What is Keesterman saying?

This is just the last panel of today’s Crankshaft strip, with the tail of the word zeppelin pointing where it should. (And with a ridiculous coloring error fixed.)

The artwork looks more like Keesterman should be speaking, doesn’t it? It’s practically a reverse angle of the May 19 strip, where Batton and Skip are the foreground characters. Which they should be, since they’re focus of the dialogue monologue. Today’s strip has the background characters doing the talking, even though they’ve been the focus characters this entire week.
This is such a grade school-level composition failure, that it looks like Tom Batiuk is passive-aggressively making a point to the “where’s Crankshaft?” crowd. “Oh, you want more Crankshaft? Fine! I’ll make him the biggest character on the page, while I continue talking about what I want to talk about!” I wonder how Mr. Batiuk, the young art teacher, would have graded this if one of his students submitted it.
Also: why do Ed, Ralph, and Keesterman all look like they’re talking? Only one of them should be talking. Ralph appears to be taking a bite. But his expression doesn’t match that action, unless that is the wryest piece of apple pie in culinary history.
When I made that Luann crossover parody, I spent a lot of time editing mouths, so that only the person speaking had their mouth open. And Tom Batiuk can’t put in that level of effort? Even when his entire comic strip can be built from Colorforms at this point? And when he’s getting paid to do this, and I’m not?
He should be saying that the band director’s parents made him.
Of course, Davis is responsible for the artwork, not Batiuk … it’s Davis who can’t be bothered to deal with the mouths open/talking issue. It’s also quite probably Davis who blocked the scene this way. Out of boredom? In protest? As a cry for attention? Some combination of all of these?
Meanwhile, over at Keesterman’s table:
“Did you see today’s Wrinkles? They’ve finally written out Grandpa Wrinkles … and replaced him with somebody called Flatulent Dumbass!”
How much decision-making responsibility does Davis have, though? We know Batiuk well enough to know that he dictates everything to be to his preferences at all times. So I’m more inclined to assign blame for the poor staging to Batiuk.
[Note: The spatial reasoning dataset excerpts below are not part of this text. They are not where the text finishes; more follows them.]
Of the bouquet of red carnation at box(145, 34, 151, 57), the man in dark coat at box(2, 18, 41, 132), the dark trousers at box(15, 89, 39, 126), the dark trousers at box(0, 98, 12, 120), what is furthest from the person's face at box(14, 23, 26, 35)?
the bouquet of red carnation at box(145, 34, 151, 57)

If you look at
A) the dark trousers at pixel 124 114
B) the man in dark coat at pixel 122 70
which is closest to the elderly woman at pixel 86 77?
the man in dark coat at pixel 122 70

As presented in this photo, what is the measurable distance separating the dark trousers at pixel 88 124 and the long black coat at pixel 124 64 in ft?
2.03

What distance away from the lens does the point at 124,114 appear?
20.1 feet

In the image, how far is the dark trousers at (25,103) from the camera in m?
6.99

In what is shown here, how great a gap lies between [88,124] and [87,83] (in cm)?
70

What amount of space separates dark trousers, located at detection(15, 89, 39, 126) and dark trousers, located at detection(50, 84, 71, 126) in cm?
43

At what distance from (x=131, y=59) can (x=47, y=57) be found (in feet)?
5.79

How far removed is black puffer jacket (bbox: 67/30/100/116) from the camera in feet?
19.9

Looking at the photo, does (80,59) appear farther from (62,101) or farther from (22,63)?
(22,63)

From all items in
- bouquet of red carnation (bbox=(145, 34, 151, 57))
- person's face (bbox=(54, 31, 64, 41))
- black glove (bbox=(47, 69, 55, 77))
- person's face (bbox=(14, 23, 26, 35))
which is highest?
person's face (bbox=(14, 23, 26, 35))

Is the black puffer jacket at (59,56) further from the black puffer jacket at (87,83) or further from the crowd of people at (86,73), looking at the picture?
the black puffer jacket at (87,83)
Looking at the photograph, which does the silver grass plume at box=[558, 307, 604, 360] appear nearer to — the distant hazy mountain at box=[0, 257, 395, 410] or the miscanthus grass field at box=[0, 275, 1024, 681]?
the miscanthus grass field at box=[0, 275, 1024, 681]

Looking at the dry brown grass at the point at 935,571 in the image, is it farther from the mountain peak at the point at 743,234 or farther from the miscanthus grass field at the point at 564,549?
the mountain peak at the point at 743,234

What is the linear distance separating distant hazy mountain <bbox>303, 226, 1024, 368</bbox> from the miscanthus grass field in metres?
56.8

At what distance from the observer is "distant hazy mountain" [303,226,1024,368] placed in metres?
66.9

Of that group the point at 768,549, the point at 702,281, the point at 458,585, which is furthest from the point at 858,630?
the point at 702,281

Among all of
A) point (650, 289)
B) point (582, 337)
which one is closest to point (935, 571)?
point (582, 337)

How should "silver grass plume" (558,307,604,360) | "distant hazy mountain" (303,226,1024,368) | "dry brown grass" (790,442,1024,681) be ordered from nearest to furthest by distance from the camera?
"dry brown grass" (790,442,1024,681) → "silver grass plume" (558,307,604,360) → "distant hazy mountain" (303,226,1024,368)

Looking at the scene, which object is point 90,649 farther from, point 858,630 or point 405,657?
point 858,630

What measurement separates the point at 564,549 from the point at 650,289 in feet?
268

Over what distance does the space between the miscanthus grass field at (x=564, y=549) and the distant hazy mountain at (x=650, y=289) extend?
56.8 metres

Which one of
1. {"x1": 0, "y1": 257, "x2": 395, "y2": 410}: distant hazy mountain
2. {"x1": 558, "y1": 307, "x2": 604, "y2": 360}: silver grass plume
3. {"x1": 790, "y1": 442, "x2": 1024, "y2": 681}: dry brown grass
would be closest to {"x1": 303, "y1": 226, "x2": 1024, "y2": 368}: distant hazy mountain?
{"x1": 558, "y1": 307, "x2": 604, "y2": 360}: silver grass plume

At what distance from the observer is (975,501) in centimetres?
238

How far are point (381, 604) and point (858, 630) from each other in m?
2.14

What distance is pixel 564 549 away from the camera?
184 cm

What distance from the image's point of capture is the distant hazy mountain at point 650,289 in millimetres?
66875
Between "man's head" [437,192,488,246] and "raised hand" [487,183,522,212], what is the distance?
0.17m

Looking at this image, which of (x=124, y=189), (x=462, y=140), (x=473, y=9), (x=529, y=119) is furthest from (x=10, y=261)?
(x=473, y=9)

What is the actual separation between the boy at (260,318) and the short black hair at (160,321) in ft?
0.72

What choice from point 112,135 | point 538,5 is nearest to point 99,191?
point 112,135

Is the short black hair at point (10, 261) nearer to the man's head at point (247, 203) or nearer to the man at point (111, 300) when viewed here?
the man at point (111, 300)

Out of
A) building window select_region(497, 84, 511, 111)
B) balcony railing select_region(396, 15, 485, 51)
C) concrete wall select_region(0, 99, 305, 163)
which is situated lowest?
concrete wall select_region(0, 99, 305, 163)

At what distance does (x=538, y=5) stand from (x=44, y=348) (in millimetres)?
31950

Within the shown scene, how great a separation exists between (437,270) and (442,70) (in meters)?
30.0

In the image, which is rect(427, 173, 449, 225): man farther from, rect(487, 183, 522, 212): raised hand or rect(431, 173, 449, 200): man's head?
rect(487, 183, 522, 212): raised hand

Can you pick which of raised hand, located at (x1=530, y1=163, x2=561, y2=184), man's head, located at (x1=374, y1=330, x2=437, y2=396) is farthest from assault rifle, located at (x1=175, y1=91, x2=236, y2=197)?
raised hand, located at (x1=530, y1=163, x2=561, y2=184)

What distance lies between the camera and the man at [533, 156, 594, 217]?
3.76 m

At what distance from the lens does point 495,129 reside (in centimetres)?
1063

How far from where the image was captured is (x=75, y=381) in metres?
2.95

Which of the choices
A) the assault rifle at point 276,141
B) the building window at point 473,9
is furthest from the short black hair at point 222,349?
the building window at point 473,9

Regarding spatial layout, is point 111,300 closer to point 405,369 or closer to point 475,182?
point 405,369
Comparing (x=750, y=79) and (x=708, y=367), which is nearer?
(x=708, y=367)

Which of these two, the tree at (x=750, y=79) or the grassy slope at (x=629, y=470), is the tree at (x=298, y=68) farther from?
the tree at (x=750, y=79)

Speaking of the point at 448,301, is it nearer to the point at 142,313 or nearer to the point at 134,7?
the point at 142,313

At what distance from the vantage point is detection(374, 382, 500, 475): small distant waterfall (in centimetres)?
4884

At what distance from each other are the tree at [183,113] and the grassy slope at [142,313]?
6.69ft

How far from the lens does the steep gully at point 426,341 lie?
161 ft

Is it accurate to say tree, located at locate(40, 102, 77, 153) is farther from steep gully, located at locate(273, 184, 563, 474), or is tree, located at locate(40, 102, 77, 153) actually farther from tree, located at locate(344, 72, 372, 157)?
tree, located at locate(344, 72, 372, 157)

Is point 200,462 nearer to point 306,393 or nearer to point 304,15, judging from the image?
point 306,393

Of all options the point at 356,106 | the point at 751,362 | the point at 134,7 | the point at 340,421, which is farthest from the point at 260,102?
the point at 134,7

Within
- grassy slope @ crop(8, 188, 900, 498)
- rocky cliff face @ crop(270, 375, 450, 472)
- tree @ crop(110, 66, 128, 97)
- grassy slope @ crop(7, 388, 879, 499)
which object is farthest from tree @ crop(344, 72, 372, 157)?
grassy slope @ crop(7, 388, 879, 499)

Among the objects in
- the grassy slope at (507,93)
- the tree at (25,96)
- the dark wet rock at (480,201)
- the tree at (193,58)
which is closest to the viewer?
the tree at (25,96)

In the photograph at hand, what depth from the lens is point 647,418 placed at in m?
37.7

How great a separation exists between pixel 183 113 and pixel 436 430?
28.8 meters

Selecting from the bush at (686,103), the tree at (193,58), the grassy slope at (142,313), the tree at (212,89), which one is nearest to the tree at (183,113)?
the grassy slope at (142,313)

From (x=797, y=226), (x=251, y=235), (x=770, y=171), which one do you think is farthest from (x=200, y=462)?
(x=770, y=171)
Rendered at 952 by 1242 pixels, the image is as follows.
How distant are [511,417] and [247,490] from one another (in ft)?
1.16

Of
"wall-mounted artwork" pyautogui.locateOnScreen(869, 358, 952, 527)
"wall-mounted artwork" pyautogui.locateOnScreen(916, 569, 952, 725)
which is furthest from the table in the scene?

Same goes for Ayers and Byrne, when they were the artists.
“That blowhard across the aisle hasn’t stopped talking since he got here an hour ago. If the one-armed guy only had two hands, he’d probably have strangled him by now. Or strangled himself.”
My version is: “I’m pretty sure that’s a gay couple. I’ve seen them here like five times.” Which is too short for the word zeppelin, but I favor clarity and conciseness over logistics.
Not that there’s anything wrong with it!
Are you guys going to come to my one man show, “Give ‘Em Hell, Donald Nixon!”?